▶ **The request**
Output exactly the lines between the line that contains "At what distance does" and the last line of the material, counting both.

▶ **Material provided**
------------------------------------------------------------

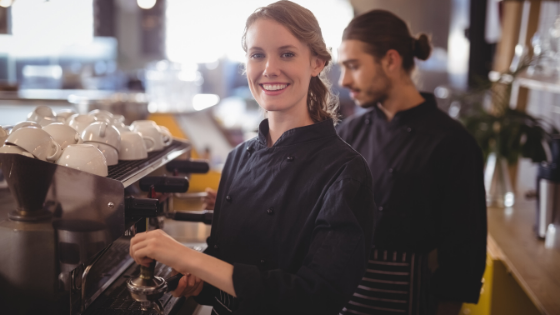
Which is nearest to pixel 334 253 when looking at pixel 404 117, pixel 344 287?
pixel 344 287

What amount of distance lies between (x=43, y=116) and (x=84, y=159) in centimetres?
46

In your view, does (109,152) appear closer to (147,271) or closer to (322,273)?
(147,271)

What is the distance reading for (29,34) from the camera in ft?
24.4

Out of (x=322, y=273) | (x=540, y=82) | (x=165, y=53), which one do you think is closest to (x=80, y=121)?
(x=322, y=273)

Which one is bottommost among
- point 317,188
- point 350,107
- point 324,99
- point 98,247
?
point 350,107

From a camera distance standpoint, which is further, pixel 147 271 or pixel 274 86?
pixel 274 86

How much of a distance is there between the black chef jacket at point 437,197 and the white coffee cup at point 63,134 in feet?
2.82

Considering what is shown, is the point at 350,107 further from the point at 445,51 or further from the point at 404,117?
the point at 404,117

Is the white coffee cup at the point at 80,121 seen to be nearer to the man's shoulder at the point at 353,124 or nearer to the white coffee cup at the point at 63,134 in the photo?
the white coffee cup at the point at 63,134

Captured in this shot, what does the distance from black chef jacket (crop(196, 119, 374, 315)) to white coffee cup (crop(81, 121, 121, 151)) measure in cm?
26

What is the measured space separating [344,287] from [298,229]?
0.15m

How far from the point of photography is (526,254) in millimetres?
1659

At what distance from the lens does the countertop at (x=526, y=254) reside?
1362mm

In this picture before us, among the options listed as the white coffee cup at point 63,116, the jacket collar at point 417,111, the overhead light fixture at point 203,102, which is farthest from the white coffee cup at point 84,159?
the overhead light fixture at point 203,102
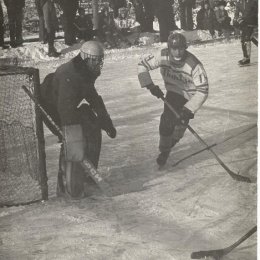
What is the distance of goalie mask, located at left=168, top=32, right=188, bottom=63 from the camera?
424cm

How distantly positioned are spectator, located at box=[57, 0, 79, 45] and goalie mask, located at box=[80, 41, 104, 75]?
4936mm

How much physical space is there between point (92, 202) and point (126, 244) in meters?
0.77

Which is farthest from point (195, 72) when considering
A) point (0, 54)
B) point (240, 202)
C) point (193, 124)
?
point (0, 54)

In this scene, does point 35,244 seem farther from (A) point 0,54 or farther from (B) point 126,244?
(A) point 0,54

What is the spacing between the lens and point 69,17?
29.8ft

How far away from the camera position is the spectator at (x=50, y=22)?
977 centimetres

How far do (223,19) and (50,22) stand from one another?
452 centimetres

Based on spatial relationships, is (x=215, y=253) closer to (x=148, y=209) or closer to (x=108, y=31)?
(x=148, y=209)

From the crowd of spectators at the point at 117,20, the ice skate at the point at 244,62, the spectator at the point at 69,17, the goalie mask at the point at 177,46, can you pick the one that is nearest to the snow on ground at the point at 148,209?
the goalie mask at the point at 177,46

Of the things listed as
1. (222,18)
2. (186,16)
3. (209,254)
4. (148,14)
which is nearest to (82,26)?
(148,14)

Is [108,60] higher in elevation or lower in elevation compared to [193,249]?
higher

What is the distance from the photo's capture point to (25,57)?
10.3 metres

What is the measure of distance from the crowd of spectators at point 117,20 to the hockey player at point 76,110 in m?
4.84

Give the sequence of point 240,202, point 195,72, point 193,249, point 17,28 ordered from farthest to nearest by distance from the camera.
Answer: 1. point 17,28
2. point 195,72
3. point 240,202
4. point 193,249
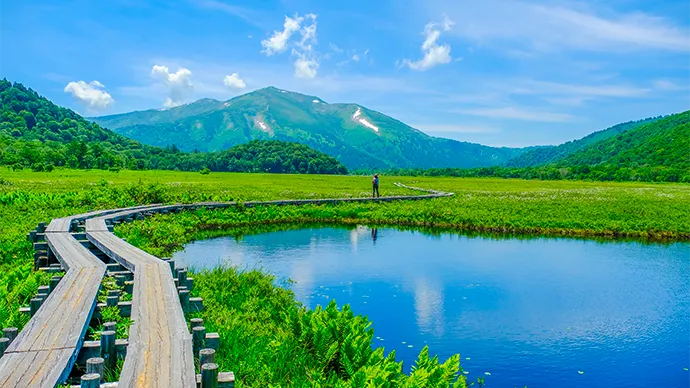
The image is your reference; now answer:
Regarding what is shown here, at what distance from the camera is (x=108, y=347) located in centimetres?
833

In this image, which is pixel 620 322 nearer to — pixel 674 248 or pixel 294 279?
pixel 294 279

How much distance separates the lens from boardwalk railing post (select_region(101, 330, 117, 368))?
8297 millimetres

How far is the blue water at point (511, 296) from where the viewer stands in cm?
1413

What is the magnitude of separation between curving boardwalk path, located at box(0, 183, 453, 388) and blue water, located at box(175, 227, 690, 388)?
22.0ft

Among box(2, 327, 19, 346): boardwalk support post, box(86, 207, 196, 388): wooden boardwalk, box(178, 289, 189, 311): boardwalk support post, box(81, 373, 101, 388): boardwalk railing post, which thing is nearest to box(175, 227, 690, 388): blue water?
box(178, 289, 189, 311): boardwalk support post

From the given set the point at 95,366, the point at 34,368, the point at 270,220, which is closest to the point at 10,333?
the point at 34,368

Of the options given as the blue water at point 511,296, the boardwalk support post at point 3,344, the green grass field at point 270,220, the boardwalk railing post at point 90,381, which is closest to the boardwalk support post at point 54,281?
the green grass field at point 270,220

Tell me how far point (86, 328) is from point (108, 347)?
1017mm

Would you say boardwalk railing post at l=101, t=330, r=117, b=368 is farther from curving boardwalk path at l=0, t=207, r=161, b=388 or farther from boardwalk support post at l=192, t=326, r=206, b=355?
boardwalk support post at l=192, t=326, r=206, b=355

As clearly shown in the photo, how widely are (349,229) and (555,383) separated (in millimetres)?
28466

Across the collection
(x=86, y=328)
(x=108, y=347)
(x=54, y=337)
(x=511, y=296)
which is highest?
(x=54, y=337)

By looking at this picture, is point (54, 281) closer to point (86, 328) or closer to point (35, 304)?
point (35, 304)

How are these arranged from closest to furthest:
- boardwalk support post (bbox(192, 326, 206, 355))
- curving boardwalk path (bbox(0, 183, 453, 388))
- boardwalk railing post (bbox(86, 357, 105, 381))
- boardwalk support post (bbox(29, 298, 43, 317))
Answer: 1. boardwalk railing post (bbox(86, 357, 105, 381))
2. curving boardwalk path (bbox(0, 183, 453, 388))
3. boardwalk support post (bbox(192, 326, 206, 355))
4. boardwalk support post (bbox(29, 298, 43, 317))

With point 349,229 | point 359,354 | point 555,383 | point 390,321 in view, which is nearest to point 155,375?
point 359,354
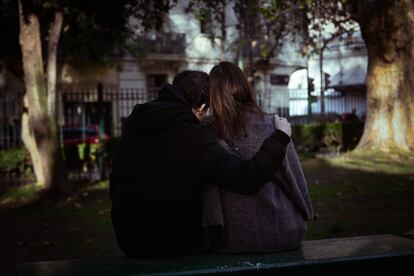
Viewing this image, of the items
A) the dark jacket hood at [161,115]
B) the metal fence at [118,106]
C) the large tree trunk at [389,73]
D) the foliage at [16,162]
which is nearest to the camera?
the dark jacket hood at [161,115]

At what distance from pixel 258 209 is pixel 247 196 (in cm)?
9

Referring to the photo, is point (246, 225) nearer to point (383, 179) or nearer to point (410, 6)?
point (383, 179)

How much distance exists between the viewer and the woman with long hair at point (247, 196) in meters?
3.24

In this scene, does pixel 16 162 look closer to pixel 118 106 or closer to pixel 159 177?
pixel 118 106

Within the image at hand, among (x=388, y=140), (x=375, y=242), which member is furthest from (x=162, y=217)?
(x=388, y=140)

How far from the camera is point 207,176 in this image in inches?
126

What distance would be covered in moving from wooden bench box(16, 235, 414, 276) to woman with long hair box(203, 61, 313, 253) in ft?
0.28

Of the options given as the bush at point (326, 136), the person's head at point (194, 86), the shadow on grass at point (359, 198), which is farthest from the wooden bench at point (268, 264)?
the bush at point (326, 136)

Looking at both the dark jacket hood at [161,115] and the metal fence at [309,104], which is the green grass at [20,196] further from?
the metal fence at [309,104]

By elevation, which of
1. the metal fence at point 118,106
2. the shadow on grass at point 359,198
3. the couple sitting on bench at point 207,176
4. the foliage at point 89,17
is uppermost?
the foliage at point 89,17

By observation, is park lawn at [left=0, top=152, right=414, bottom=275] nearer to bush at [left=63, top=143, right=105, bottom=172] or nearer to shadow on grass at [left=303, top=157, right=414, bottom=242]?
shadow on grass at [left=303, top=157, right=414, bottom=242]

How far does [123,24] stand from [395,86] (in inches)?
232

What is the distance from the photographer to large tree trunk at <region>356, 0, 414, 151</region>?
42.3 ft

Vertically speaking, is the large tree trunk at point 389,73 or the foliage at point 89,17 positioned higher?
the foliage at point 89,17
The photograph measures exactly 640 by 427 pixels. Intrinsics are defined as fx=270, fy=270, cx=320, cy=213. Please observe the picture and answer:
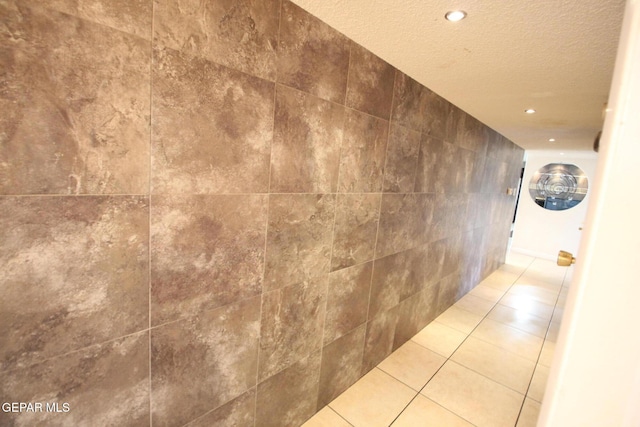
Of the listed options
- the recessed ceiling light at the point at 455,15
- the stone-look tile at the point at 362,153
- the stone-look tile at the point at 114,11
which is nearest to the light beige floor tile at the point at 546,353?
the stone-look tile at the point at 362,153

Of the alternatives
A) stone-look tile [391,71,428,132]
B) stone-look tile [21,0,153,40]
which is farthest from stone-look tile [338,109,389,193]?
stone-look tile [21,0,153,40]

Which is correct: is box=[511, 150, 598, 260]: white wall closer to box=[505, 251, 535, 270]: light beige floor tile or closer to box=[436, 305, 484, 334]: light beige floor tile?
box=[505, 251, 535, 270]: light beige floor tile

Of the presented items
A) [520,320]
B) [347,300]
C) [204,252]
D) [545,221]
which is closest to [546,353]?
[520,320]

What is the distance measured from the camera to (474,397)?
1973 millimetres

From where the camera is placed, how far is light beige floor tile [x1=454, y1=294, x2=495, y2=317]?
11.0 feet

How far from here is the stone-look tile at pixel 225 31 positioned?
2.89 ft

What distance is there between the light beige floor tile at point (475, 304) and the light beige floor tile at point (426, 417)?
1818 millimetres

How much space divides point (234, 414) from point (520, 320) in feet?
11.2

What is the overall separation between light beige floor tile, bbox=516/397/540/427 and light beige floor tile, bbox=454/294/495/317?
1.36 meters

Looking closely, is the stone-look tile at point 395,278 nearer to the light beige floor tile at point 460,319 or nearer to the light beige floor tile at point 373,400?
the light beige floor tile at point 373,400

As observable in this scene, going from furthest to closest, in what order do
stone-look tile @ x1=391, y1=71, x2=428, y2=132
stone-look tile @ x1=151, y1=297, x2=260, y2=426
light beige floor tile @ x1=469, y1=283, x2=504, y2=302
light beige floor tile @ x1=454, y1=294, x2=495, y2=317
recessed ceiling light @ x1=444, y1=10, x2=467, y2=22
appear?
light beige floor tile @ x1=469, y1=283, x2=504, y2=302 < light beige floor tile @ x1=454, y1=294, x2=495, y2=317 < stone-look tile @ x1=391, y1=71, x2=428, y2=132 < recessed ceiling light @ x1=444, y1=10, x2=467, y2=22 < stone-look tile @ x1=151, y1=297, x2=260, y2=426

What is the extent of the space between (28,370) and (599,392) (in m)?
1.46

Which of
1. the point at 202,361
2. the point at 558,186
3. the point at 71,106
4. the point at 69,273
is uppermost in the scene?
the point at 558,186

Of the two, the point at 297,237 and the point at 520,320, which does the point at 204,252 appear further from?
the point at 520,320
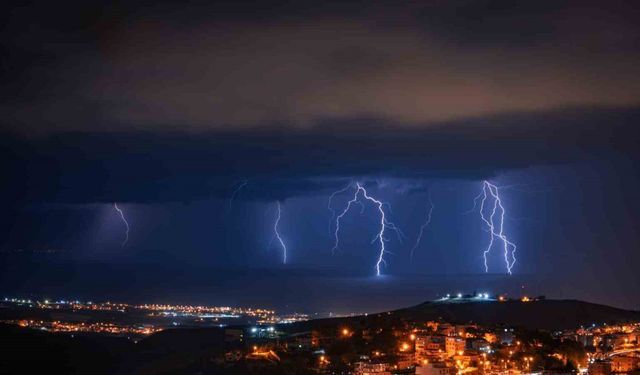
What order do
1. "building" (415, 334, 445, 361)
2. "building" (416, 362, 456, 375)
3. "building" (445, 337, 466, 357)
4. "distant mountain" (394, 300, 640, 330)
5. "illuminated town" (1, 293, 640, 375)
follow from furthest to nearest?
"distant mountain" (394, 300, 640, 330)
"building" (445, 337, 466, 357)
"building" (415, 334, 445, 361)
"illuminated town" (1, 293, 640, 375)
"building" (416, 362, 456, 375)

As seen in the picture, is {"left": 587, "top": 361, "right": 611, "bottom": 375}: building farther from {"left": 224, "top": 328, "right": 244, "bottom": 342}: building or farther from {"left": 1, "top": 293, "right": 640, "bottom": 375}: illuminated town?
{"left": 224, "top": 328, "right": 244, "bottom": 342}: building

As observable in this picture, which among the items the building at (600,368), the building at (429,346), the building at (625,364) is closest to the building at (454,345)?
the building at (429,346)

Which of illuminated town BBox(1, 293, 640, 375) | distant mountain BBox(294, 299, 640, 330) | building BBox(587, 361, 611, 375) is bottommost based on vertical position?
building BBox(587, 361, 611, 375)

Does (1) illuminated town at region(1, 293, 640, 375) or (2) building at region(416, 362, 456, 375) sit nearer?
(2) building at region(416, 362, 456, 375)

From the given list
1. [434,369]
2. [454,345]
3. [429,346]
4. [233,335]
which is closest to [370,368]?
[434,369]

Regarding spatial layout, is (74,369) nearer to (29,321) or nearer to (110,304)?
(29,321)

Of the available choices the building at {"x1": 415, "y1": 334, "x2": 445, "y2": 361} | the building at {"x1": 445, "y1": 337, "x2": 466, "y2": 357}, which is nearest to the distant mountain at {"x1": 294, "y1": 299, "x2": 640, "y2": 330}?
the building at {"x1": 415, "y1": 334, "x2": 445, "y2": 361}

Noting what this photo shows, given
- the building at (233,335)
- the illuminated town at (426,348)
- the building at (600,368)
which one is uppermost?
the building at (233,335)

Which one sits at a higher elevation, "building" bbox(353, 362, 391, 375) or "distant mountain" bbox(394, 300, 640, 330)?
"distant mountain" bbox(394, 300, 640, 330)

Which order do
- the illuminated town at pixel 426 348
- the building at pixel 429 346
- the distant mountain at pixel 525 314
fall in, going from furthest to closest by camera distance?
1. the distant mountain at pixel 525 314
2. the building at pixel 429 346
3. the illuminated town at pixel 426 348

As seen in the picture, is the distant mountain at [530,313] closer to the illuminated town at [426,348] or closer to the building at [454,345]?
the illuminated town at [426,348]

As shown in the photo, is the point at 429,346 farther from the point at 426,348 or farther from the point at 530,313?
the point at 530,313

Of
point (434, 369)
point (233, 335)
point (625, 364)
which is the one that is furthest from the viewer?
point (233, 335)
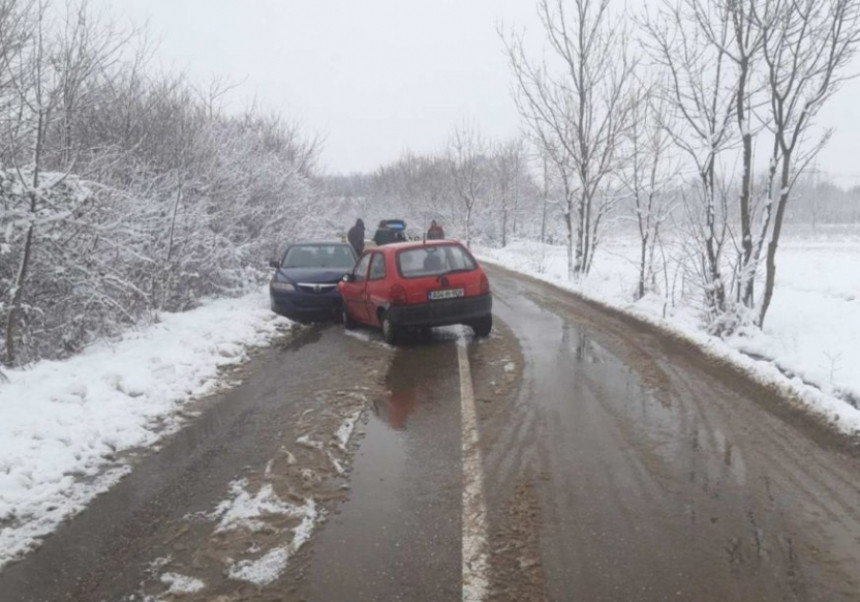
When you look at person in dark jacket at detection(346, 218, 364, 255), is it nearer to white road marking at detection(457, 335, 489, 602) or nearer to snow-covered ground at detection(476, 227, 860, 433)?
snow-covered ground at detection(476, 227, 860, 433)

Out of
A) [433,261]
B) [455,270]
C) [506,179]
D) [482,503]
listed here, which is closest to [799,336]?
[455,270]

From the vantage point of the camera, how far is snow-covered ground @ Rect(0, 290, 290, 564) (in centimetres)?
426

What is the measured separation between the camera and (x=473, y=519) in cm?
383

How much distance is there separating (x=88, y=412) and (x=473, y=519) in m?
4.15

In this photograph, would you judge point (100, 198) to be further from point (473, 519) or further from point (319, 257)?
point (473, 519)

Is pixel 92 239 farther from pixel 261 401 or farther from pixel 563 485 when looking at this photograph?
pixel 563 485

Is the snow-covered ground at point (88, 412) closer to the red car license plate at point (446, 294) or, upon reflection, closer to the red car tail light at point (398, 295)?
the red car tail light at point (398, 295)

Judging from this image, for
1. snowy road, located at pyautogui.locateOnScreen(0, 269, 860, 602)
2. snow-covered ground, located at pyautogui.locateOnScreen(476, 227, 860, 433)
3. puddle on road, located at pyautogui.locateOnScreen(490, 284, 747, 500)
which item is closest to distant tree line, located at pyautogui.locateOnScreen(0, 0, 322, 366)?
snowy road, located at pyautogui.locateOnScreen(0, 269, 860, 602)

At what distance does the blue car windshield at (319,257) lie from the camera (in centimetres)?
1356

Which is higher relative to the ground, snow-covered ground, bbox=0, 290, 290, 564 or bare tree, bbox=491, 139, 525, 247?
bare tree, bbox=491, 139, 525, 247

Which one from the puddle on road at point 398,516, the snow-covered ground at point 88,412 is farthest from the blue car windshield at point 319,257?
the puddle on road at point 398,516

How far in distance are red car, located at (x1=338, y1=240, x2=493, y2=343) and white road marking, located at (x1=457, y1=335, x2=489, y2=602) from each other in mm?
3420

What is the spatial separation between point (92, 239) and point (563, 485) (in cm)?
792

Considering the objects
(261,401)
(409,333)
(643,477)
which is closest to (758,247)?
(409,333)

------------------------------------------------------------

▶ **Output for this exercise**
At what distance does the blue car windshield at (319,257) lie from the camera (in centimetres)?
1356

Which is higher relative to the ground, snow-covered ground, bbox=0, 290, 290, 564 or bare tree, bbox=491, 139, 525, 247?
bare tree, bbox=491, 139, 525, 247

Which one from the puddle on road at point 398,516, the snow-covered ground at point 88,412 is farthest from the blue car windshield at point 319,257?
the puddle on road at point 398,516

How far in distance are red car, located at (x1=338, y1=240, x2=493, y2=343) and white road marking, located at (x1=457, y1=335, x2=489, y2=602) from each other in mm?
3420

What is the spatial separation between point (92, 239) and point (563, 485) (in cm)?
792

Considering the objects
(261,401)
(409,333)
(643,477)
which is closest to (758,247)?
(409,333)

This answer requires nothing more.